## DATA SECTION

********************

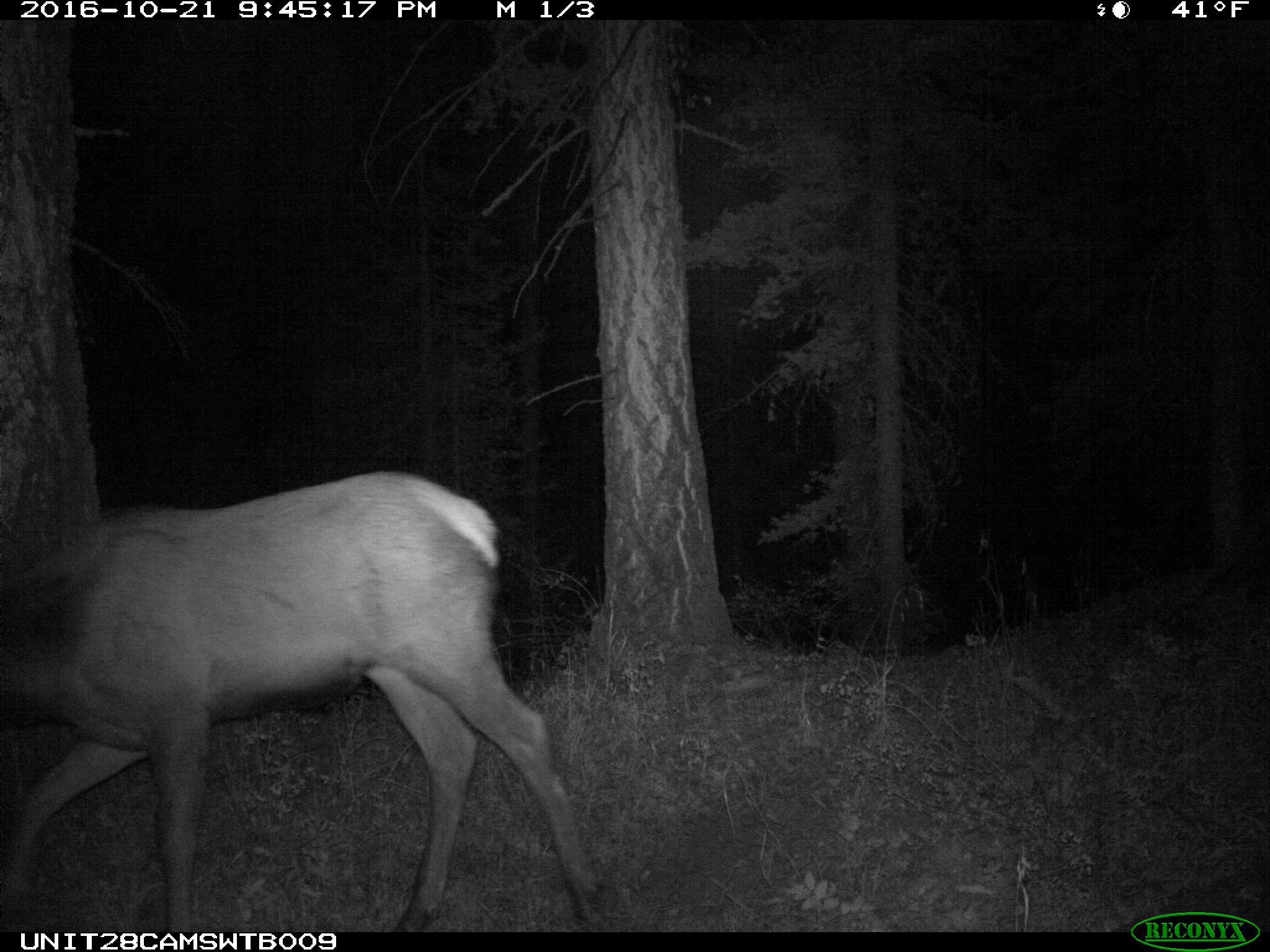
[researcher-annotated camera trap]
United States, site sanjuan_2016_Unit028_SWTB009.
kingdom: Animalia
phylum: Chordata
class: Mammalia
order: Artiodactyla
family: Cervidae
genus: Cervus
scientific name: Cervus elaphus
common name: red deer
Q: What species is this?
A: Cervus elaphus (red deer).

********************

## WHAT NEEDS TO BE DONE
Please give all of the data again, exact and free of pictures.

## FINISHED EXERCISE
[researcher-annotated camera trap]
United States, site sanjuan_2016_Unit028_SWTB009.
kingdom: Animalia
phylum: Chordata
class: Mammalia
order: Artiodactyla
family: Cervidae
genus: Cervus
scientific name: Cervus elaphus
common name: red deer
Q: What species is this?
A: Cervus elaphus (red deer).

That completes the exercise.